[RECORD EXTRACTS start]
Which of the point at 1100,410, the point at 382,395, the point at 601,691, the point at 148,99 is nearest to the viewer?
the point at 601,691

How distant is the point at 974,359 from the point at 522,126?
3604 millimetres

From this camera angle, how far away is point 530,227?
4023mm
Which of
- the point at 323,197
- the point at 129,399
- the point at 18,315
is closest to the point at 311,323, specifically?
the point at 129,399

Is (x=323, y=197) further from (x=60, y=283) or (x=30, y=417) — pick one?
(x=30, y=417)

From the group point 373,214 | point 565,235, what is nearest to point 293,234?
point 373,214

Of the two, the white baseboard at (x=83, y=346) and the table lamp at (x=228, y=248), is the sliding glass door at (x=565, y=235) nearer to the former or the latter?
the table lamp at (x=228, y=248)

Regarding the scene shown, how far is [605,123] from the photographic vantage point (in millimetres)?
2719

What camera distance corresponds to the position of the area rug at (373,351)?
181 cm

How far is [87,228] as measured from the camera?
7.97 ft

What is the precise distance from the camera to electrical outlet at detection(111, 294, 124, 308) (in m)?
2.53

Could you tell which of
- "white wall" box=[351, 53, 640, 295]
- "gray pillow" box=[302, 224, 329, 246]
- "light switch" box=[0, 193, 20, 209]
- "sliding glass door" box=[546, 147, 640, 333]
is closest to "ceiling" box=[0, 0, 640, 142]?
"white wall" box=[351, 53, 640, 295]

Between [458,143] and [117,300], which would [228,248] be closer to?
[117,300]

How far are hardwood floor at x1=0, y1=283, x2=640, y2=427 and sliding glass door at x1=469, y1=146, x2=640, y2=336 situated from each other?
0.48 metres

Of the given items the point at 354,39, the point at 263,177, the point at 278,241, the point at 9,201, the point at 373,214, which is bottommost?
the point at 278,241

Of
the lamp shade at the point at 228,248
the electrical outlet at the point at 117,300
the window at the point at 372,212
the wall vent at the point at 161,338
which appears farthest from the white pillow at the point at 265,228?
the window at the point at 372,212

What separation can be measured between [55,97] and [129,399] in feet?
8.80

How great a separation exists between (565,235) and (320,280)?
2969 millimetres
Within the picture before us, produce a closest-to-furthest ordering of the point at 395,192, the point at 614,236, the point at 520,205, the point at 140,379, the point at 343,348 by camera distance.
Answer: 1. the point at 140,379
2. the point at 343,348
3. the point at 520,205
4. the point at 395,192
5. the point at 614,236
[RECORD EXTRACTS end]
TASK TO COMPLETE:
Reproduce the data above word for word, starting at the line that contains "Is (x=323, y=197)" and ending at the line that contains "0.48 metres", with both of those lines included.

COMPLETE OUTPUT:
Is (x=323, y=197) further from (x=60, y=283) or (x=30, y=417) — pick one?
(x=30, y=417)

From the group point 373,214 | point 565,235, what is nearest to point 293,234?
point 373,214

Of the two, the white baseboard at (x=83, y=346) and the table lamp at (x=228, y=248), is the sliding glass door at (x=565, y=235) nearer to the former or the latter?
the table lamp at (x=228, y=248)

Regarding the scene shown, how far is [605,123] from the photographic vantage point (in millimetres)?
2719

What camera distance corresponds to the position of the area rug at (373,351)?
181 cm

How far is [87,228] as measured from the camera?
7.97 ft

What is the precise distance from the camera to electrical outlet at detection(111, 294, 124, 308) (in m)?
2.53

Could you tell which of
- "white wall" box=[351, 53, 640, 295]
- "gray pillow" box=[302, 224, 329, 246]
- "light switch" box=[0, 193, 20, 209]
- "sliding glass door" box=[546, 147, 640, 333]
is closest to "ceiling" box=[0, 0, 640, 142]?
"white wall" box=[351, 53, 640, 295]

Between [458,143] and [117,300], which would [228,248] be closer to?
[117,300]

How far are hardwood floor at x1=0, y1=283, x2=640, y2=427 and sliding glass door at x1=469, y1=146, x2=640, y2=336 situated from each other?
0.48 metres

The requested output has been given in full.